#### Input material
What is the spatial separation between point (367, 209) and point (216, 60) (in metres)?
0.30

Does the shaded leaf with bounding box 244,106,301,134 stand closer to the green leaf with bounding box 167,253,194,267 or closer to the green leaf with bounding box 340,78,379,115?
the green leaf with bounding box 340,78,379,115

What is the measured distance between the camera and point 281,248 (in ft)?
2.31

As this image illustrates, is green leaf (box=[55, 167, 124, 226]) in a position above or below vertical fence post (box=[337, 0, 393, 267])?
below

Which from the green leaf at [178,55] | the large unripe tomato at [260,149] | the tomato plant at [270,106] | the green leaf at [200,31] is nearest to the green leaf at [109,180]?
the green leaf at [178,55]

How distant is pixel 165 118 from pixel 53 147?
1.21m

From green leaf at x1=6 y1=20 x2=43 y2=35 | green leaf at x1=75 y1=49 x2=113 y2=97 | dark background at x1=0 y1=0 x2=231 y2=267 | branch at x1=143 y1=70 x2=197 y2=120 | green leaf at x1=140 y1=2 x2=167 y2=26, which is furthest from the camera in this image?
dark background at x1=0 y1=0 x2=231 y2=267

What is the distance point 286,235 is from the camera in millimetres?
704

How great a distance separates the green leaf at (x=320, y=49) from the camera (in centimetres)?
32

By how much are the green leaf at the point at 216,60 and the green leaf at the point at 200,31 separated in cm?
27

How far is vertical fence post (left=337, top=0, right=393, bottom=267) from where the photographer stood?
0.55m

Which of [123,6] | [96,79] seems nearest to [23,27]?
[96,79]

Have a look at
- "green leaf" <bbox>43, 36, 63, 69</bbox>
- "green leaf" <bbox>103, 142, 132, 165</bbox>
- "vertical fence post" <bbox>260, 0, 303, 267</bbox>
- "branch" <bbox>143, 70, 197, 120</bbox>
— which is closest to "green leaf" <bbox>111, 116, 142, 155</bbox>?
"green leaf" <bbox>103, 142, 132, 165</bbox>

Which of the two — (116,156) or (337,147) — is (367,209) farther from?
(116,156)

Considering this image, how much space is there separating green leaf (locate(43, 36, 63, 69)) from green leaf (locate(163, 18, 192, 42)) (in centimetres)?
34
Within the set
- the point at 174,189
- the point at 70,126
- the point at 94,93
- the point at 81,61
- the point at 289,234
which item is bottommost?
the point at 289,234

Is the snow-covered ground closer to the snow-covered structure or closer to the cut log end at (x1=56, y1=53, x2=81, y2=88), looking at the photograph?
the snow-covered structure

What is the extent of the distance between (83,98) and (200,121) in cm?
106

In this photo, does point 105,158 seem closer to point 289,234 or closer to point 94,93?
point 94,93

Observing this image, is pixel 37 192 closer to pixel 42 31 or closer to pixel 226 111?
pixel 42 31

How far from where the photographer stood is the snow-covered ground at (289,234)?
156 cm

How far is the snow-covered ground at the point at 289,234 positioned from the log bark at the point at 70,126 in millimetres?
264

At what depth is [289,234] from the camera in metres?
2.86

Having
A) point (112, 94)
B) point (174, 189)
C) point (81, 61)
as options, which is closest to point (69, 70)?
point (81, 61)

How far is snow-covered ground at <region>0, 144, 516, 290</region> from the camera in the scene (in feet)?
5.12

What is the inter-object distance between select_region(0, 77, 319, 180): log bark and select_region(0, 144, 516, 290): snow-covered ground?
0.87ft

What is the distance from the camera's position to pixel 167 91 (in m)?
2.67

#### Task details
Give back the data above exactly as it appears.

#### Output of the exercise
What is the spatial separation between point (367, 209) and point (216, 60) (in metres)?
0.30

Does the shaded leaf with bounding box 244,106,301,134 stand closer to the green leaf with bounding box 167,253,194,267 or closer to the green leaf with bounding box 340,78,379,115?
the green leaf with bounding box 340,78,379,115

What is the measured distance between the camera and point 281,248 (in ft)?
2.31

As this image illustrates, is green leaf (box=[55, 167, 124, 226]) in a position above or below vertical fence post (box=[337, 0, 393, 267])?
below

Which from the green leaf at [178,55] | the large unripe tomato at [260,149] | the tomato plant at [270,106] | the green leaf at [200,31] is nearest to the green leaf at [109,180]?
the green leaf at [178,55]

How distant is pixel 165 118 from pixel 53 147?
1.21m

From green leaf at x1=6 y1=20 x2=43 y2=35 | green leaf at x1=75 y1=49 x2=113 y2=97 | dark background at x1=0 y1=0 x2=231 y2=267 | branch at x1=143 y1=70 x2=197 y2=120 | green leaf at x1=140 y1=2 x2=167 y2=26, which is furthest from the camera in this image?
dark background at x1=0 y1=0 x2=231 y2=267

What is the distance point 286,235 is from the camera in millimetres?
704

How great a distance separates the green leaf at (x=320, y=49) from the camera (in centimetres)?
32

By how much are the green leaf at the point at 216,60 and the green leaf at the point at 200,31 separated in cm?
27

How far is vertical fence post (left=337, top=0, right=393, bottom=267) from where the photographer stood?
0.55m

Which of [123,6] | [96,79] seems nearest to [23,27]?
[96,79]

Have a look at
- "green leaf" <bbox>43, 36, 63, 69</bbox>
- "green leaf" <bbox>103, 142, 132, 165</bbox>
- "vertical fence post" <bbox>260, 0, 303, 267</bbox>
- "branch" <bbox>143, 70, 197, 120</bbox>
— which is closest to "green leaf" <bbox>111, 116, 142, 155</bbox>?
"green leaf" <bbox>103, 142, 132, 165</bbox>

Which of the two — (116,156) or (337,147) — is (367,209) farther from?
(116,156)

Considering this image, how much space is there separating green leaf (locate(43, 36, 63, 69)) from green leaf (locate(163, 18, 192, 42)) (in centimetres)?
34
Within the set
- the point at 174,189
- the point at 70,126
- the point at 94,93
- the point at 81,61
- the point at 289,234
which item is bottommost?
the point at 289,234

Is the snow-covered ground closer to the snow-covered structure or closer to the cut log end at (x1=56, y1=53, x2=81, y2=88), looking at the photograph?
the snow-covered structure

What is the extent of the distance between (83,98) and (200,121) in cm?
106

In this photo, does point 105,158 seem closer to point 289,234 or closer to point 94,93?
point 94,93

Observing this image, is pixel 37 192 closer to pixel 42 31 or closer to pixel 226 111?
pixel 42 31

How far from where the photographer stood is the snow-covered ground at (289,234)?
156 cm

How far is the snow-covered ground at the point at 289,234 positioned from the log bark at the point at 70,126 in millimetres?
264

At what depth is [289,234] from the camera in metres?
2.86

Having
A) point (112, 94)
B) point (174, 189)
C) point (81, 61)
as options, which is closest to point (69, 70)?
point (81, 61)

How far is snow-covered ground at <region>0, 144, 516, 290</region> from the camera in the scene (in feet)?
5.12

What is the inter-object distance between select_region(0, 77, 319, 180): log bark and select_region(0, 144, 516, 290): snow-covered ground?
0.87ft

What is the distance from the camera's position to pixel 167 91 (in m)?
2.67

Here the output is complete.